Furthermore27, proposes a novel graph mining-based methodology for analyzing and visualizing building operational data, thereby enhancing building energy management. The authors develop a technique to transform operational data into graphs, analyzed using frequent subgraph mining to identify operational patterns. This approach integrates multi-relational and hierarchical building data, offering valuable insights for energy management.

These studies collectively underscore the versatility of KGs in improving energy management and smart home systems. They offer diverse perspectives and methodologies, highlighting the breadth of innovation in this field. Our proposed electricity KG addresses a key limitation in existing research by focusing on residential consumption across multiple global regions. The integration of detailed household, location metadata, and appliance-level data enables a level of granular household analysis currently unsupported by other publicly available datasets.

Methods

A KG8, as depicted at the top of Fig. 1, is a network of interconnected data nodes, where each node represents an entity (e.g. a place, or thing), and the connections (or “edges”) represent relationships between the nodes. Unlike traditional tabular data, which organizes information in rows and columns, a KG allows for a more flexible and integrated view of the data. This structure makes it easier to discover patterns and connections that might be hidden in tables and supports more complex queries, like finding indirect relationships between entities. In the case of an electricity KG, the KG captures metadata and high-level features extracted from raw consumption data, such as average daily household energy usage, appliance information, and location details. For example, it can link a household to its appliances and geographic location, allowing for analysis of how factors like energy prices and population density impact consumption. This interconnected structure offers a more comprehensive understanding of electricity usage compared to traditional data formats, enabling more insightful analysis and decision-making. To develop the proposed KG we employ a standard development process consisting of the following main steps: identifying data, constructing the KG ontology, extracting knowledge, processing knowledge, constructing the KG, and maintaining the KG28. This section details the methods used to implement the respective steps and also explains the process of generating the uniform data format.

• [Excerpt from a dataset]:

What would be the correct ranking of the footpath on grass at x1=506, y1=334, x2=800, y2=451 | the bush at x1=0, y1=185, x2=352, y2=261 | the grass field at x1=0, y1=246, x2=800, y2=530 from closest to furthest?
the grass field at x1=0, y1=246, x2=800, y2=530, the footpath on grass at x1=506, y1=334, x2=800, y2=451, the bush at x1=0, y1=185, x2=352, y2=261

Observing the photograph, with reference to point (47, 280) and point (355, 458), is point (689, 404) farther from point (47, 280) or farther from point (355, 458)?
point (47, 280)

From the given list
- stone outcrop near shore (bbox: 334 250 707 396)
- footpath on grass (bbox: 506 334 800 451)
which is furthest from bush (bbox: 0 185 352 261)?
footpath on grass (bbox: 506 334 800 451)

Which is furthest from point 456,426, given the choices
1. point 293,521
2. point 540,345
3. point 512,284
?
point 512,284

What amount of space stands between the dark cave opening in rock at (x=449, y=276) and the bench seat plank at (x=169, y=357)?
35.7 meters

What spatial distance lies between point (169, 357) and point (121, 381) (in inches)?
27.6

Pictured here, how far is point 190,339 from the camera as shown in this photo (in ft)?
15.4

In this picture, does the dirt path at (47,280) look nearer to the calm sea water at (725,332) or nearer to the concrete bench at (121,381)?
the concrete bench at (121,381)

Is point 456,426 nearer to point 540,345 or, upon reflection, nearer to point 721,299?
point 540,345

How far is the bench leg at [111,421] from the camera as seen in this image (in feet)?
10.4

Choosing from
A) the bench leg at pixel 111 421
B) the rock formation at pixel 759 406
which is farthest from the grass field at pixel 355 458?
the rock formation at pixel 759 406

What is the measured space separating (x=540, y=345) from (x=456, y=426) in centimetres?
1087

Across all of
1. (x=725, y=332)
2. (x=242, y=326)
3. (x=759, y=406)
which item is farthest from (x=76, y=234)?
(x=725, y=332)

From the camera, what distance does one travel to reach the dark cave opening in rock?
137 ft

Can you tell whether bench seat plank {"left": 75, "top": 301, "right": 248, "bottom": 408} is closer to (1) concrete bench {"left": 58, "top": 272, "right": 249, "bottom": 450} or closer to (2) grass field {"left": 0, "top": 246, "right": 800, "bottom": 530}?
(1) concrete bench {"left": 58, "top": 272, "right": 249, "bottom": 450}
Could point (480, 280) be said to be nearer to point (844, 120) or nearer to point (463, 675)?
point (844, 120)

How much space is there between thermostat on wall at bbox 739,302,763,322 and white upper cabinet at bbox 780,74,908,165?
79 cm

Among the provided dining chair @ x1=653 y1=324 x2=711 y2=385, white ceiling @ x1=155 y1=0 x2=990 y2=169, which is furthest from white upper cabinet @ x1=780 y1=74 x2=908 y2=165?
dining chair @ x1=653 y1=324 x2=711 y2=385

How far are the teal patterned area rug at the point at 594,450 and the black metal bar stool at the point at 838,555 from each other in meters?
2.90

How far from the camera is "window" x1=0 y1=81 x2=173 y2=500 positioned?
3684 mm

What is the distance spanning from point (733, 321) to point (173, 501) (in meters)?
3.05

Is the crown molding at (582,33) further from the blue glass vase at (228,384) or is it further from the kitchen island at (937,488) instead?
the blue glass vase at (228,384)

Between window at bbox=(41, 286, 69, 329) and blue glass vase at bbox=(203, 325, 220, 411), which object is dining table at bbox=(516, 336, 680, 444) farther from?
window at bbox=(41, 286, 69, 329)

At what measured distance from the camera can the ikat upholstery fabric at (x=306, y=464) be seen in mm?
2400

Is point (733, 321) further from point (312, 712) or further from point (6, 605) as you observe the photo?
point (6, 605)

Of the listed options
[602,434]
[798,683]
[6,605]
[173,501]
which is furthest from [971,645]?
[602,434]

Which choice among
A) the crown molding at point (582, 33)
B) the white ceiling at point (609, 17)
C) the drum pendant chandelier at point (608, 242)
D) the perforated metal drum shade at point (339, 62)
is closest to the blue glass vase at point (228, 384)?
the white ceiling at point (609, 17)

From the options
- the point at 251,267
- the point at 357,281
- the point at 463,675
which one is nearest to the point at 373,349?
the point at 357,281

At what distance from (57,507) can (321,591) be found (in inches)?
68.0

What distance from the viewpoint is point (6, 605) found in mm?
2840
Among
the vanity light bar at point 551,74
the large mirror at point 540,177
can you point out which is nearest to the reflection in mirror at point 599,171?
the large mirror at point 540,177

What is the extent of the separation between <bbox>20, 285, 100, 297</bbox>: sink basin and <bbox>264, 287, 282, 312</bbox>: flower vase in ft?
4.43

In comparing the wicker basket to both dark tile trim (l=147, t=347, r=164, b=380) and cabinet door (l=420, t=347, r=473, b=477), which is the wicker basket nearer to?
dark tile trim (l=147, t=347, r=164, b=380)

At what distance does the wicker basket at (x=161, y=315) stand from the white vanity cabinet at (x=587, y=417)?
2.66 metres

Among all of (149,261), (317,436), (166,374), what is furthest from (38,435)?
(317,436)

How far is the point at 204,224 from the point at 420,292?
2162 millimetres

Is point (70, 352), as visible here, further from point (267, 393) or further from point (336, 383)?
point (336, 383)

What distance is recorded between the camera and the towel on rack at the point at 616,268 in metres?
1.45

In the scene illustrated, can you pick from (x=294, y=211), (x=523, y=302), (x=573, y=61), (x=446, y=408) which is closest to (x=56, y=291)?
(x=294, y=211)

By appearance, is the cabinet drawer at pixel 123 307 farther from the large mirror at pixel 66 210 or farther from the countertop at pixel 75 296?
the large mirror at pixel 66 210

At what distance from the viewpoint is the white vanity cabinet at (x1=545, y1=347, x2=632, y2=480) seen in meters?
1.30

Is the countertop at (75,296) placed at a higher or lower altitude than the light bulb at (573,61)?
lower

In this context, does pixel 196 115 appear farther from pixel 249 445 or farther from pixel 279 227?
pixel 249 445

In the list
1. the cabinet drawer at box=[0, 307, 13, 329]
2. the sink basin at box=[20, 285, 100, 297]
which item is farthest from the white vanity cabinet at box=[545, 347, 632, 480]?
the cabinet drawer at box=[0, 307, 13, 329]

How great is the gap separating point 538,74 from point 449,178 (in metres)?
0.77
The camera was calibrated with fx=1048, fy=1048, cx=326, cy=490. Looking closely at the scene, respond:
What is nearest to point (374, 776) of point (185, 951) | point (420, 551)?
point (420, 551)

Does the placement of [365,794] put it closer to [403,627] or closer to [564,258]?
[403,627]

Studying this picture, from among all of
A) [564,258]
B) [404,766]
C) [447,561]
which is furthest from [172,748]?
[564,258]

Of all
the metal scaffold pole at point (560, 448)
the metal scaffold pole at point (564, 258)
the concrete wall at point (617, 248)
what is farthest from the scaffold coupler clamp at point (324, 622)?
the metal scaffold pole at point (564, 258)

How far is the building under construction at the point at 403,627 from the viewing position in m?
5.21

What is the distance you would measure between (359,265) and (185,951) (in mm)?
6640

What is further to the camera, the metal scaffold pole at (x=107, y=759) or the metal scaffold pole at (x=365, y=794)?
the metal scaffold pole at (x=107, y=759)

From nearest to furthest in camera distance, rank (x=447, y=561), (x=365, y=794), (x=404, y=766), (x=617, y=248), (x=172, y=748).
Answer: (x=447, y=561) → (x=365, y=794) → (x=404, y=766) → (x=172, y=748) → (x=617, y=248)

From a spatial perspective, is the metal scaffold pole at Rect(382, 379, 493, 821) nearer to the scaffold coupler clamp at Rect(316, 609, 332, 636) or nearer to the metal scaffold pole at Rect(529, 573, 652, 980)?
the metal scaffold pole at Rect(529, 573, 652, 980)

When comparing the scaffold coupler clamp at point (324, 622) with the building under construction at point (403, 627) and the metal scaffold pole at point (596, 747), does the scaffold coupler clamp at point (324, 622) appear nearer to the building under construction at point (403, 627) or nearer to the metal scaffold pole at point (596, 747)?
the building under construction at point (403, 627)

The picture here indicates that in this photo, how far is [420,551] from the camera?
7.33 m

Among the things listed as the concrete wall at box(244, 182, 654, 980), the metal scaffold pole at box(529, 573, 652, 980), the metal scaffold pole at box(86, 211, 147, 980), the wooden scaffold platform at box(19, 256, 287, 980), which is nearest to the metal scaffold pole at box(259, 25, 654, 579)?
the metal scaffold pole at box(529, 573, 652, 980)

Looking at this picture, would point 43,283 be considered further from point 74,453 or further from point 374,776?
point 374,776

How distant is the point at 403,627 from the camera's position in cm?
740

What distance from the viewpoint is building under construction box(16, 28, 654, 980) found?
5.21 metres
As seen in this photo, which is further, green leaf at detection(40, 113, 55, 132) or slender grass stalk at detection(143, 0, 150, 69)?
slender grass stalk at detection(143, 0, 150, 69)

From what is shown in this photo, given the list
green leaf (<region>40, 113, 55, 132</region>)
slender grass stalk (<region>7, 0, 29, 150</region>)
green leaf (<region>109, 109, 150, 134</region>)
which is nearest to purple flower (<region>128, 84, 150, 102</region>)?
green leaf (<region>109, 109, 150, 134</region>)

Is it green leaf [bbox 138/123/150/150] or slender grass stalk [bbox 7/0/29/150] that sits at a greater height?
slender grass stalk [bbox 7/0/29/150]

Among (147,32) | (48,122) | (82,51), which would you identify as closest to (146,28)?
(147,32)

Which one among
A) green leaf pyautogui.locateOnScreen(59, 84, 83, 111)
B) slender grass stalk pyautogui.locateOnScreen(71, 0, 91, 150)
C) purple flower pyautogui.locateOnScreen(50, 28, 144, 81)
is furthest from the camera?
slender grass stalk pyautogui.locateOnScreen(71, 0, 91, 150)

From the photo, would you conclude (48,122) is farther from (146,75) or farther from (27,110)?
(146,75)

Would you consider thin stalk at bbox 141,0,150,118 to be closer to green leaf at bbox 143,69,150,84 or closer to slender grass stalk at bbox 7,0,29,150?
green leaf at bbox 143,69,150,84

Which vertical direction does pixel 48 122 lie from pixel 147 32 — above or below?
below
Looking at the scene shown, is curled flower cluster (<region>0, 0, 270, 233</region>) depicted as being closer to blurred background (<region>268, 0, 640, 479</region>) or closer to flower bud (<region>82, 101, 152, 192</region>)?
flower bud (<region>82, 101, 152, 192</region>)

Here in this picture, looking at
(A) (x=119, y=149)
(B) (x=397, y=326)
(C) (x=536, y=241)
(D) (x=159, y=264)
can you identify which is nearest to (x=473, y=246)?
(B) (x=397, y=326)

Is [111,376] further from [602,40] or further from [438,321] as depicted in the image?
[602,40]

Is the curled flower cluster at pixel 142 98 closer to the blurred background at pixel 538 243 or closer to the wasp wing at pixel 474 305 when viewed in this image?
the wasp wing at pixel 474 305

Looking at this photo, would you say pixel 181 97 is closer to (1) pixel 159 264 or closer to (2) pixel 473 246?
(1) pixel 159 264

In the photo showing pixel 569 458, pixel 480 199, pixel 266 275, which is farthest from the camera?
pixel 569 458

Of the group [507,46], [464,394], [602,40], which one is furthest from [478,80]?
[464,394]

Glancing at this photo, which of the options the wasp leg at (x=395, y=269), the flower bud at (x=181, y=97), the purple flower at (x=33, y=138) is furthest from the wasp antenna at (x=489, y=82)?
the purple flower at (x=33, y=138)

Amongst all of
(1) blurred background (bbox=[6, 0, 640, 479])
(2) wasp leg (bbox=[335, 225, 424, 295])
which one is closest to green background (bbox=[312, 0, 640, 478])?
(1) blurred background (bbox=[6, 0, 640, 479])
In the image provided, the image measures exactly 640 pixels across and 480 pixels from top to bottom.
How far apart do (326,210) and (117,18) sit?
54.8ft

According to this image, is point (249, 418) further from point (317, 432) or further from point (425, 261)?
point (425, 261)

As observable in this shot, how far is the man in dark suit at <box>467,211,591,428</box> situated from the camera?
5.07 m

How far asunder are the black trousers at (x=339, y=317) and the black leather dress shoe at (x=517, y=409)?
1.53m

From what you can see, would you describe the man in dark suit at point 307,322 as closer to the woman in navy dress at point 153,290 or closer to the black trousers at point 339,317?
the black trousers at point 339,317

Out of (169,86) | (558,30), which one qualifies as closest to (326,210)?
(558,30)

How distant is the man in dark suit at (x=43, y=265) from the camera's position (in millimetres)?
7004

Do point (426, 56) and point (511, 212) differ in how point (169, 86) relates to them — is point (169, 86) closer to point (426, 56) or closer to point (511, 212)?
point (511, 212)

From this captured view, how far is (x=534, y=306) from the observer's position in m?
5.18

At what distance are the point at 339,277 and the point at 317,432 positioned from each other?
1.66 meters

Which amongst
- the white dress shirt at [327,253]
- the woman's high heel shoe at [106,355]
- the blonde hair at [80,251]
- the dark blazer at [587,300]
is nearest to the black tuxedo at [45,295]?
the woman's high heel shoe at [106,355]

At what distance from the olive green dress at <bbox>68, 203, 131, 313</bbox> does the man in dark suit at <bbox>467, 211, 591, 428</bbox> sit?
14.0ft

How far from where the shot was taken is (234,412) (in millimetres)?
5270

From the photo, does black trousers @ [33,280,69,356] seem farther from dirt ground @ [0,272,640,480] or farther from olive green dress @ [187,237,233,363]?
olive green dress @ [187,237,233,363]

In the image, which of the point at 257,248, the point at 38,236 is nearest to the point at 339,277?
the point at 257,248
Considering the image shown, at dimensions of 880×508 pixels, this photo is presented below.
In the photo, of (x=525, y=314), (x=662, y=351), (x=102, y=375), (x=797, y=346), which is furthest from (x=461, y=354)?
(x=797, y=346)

• [YOUR TASKS]:
**a)** Answer these questions from the knowledge graph passage.
(i) Which mining technique is used to analyze the graphs built from building operational data?
(ii) In a KG, what does each node represent?
(iii) What is the first step of the standard development process used for the proposed KG?
**b)** Quote the rows from their start through the line holding "the grass field at x1=0, y1=246, x2=800, y2=530, the", inclusive.
The knowledge graph passage and the rows come from unrelated sources.

• [FULL ANSWERS]:
**a)**
(i) Frequent subgraph mining.
(ii) An entity, such as a place or thing.
(iii) Identifying data.

**b)**
What would be the correct ranking of the footpath on grass at x1=506, y1=334, x2=800, y2=451 | the bush at x1=0, y1=185, x2=352, y2=261 | the grass field at x1=0, y1=246, x2=800, y2=530 from closest to furthest?
the grass field at x1=0, y1=246, x2=800, y2=530, the footpath on grass at x1=506, y1=334, x2=800, y2=451, the bush at x1=0, y1=185, x2=352, y2=261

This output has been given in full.